WHAT THE EXERCISE ASKS:
Each entry that follows must be output without any deviation.

** BEGIN PROVIDED INFORMATION **

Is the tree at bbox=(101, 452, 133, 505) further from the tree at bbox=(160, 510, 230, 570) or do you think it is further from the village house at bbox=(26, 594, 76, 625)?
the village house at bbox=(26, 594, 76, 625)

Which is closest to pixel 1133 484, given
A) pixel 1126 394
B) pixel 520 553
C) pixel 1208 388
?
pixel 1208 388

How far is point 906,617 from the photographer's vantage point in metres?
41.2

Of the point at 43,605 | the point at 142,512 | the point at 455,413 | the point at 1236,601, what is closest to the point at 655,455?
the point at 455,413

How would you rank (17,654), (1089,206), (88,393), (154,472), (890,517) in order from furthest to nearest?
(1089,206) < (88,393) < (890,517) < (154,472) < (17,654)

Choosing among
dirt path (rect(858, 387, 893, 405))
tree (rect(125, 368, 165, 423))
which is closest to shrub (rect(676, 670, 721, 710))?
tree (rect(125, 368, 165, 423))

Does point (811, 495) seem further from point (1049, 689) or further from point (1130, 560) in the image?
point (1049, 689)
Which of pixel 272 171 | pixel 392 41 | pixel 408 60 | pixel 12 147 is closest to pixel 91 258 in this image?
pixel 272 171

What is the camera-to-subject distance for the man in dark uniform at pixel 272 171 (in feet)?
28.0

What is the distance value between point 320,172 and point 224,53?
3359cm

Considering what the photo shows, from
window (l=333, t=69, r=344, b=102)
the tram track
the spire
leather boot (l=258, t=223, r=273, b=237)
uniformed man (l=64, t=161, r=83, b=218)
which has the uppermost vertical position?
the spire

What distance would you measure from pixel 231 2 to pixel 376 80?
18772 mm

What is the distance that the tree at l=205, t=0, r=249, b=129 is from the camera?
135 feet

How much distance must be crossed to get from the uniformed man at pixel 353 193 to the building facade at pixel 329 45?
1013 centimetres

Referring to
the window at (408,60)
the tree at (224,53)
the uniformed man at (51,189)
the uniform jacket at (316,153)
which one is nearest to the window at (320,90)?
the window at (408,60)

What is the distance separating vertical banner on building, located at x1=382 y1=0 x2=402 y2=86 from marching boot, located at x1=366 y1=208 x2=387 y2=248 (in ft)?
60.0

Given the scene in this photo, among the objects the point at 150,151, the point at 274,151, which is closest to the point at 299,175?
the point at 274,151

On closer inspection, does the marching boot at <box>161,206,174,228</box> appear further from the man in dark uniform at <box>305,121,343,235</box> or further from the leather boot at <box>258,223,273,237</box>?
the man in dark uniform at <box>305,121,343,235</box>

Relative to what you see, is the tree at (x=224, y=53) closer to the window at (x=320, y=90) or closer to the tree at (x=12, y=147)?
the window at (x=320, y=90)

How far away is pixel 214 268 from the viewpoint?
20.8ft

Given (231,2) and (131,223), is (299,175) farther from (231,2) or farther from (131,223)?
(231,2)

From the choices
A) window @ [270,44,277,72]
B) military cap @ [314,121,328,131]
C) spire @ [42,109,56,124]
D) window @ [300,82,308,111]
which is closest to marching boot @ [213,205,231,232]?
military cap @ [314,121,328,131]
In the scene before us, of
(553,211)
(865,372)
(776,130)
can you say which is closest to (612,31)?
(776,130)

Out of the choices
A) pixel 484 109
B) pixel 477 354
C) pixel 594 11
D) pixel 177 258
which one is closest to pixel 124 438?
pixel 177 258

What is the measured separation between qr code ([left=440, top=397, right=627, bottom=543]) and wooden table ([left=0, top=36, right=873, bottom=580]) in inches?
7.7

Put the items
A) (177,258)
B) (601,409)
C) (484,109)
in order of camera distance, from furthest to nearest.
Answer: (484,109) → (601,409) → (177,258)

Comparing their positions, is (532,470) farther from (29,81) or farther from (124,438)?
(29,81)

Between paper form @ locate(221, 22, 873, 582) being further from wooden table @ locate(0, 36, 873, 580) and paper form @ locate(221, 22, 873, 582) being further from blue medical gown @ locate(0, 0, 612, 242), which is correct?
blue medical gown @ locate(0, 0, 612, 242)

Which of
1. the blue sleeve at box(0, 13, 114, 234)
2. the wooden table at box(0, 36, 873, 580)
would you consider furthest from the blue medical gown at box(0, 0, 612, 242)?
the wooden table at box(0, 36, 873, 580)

** END PROVIDED INFORMATION **

WRITTEN SOLUTION:
Is the tree at bbox=(101, 452, 133, 505) further from the tree at bbox=(160, 510, 230, 570) or do you think it is further from the village house at bbox=(26, 594, 76, 625)?
the village house at bbox=(26, 594, 76, 625)

Which is closest to pixel 1133 484, given
A) pixel 1126 394
B) pixel 520 553
C) pixel 1208 388
?
pixel 1208 388

How far is point 906,617 from the photographer's vantage point in metres?
41.2

Of the point at 43,605 | the point at 142,512 | the point at 455,413 | the point at 1236,601, what is closest to the point at 655,455?
the point at 455,413

How would you rank (17,654), (1089,206), (88,393), (154,472), (890,517) in order from furthest to nearest?
(1089,206) < (88,393) < (890,517) < (154,472) < (17,654)

Choosing among
dirt path (rect(858, 387, 893, 405))
tree (rect(125, 368, 165, 423))
which is closest to shrub (rect(676, 670, 721, 710))?
tree (rect(125, 368, 165, 423))

Does point (811, 495) seem further from point (1049, 689) or further from point (1130, 560) in the image?
point (1049, 689)
Which of pixel 272 171 | pixel 392 41 | pixel 408 60 | pixel 12 147 is closest to pixel 91 258 in this image?
pixel 272 171

What is the camera-to-subject distance for the man in dark uniform at pixel 272 171 (in feet)?
28.0

What is the distance value between point 320,172 and point 224,53?
3359cm

Considering what the photo shows, from
window (l=333, t=69, r=344, b=102)
the tram track
the spire
leather boot (l=258, t=223, r=273, b=237)
uniformed man (l=64, t=161, r=83, b=218)
which has the uppermost vertical position?
the spire

What distance would you measure from pixel 231 2 to pixel 376 80?
18772 mm

What is the distance that the tree at l=205, t=0, r=249, b=129 is from the camera?
135 feet

How much distance must be crossed to get from the uniformed man at pixel 353 193 to the building facade at pixel 329 45?
1013 centimetres

Referring to
the window at (408,60)
the tree at (224,53)
the uniformed man at (51,189)
the uniform jacket at (316,153)
which one is nearest to the window at (320,90)?
the window at (408,60)

What is the distance separating vertical banner on building, located at x1=382 y1=0 x2=402 y2=86 from marching boot, located at x1=366 y1=208 x2=387 y2=248 (in ft)?
60.0

Given the scene in this photo, among the objects the point at 150,151, the point at 274,151, which is closest to the point at 299,175?
the point at 274,151

On closer inspection, does the marching boot at <box>161,206,174,228</box> appear further from the man in dark uniform at <box>305,121,343,235</box> or further from the leather boot at <box>258,223,273,237</box>?
the man in dark uniform at <box>305,121,343,235</box>

Relative to what you see, is the tree at (x=224, y=53) closer to the window at (x=320, y=90) or closer to the tree at (x=12, y=147)?
the window at (x=320, y=90)

How far away is pixel 214 268 from the viewpoint?
20.8ft

Given (231,2) and (131,223), is (299,175) farther from (231,2) or farther from (131,223)?
(231,2)

From the choices
A) window @ [270,44,277,72]
B) military cap @ [314,121,328,131]
C) spire @ [42,109,56,124]
D) window @ [300,82,308,111]
which is closest to marching boot @ [213,205,231,232]?
military cap @ [314,121,328,131]
In the scene before us, of
(553,211)
(865,372)
(776,130)
can you say which is closest to (612,31)?
(776,130)

Out of the choices
A) pixel 484 109
B) pixel 477 354
C) pixel 594 11
D) pixel 177 258
which one is closest to pixel 124 438?
pixel 177 258

What is the measured separation between qr code ([left=440, top=397, right=627, bottom=543]) and wooden table ([left=0, top=36, right=873, bottom=580]) in inches?
7.7

Put the items
A) (177,258)
B) (601,409)
C) (484,109)
in order of camera distance, from furthest to nearest.
Answer: (484,109) → (601,409) → (177,258)

Comparing their positions, is (532,470) farther from (29,81) or farther from (124,438)?
(29,81)

Between paper form @ locate(221, 22, 873, 582) being further from wooden table @ locate(0, 36, 873, 580) and paper form @ locate(221, 22, 873, 582) being further from blue medical gown @ locate(0, 0, 612, 242), which is correct?
blue medical gown @ locate(0, 0, 612, 242)

Which of
1. the blue sleeve at box(0, 13, 114, 234)
2. the wooden table at box(0, 36, 873, 580)
would you consider furthest from the blue medical gown at box(0, 0, 612, 242)?
the wooden table at box(0, 36, 873, 580)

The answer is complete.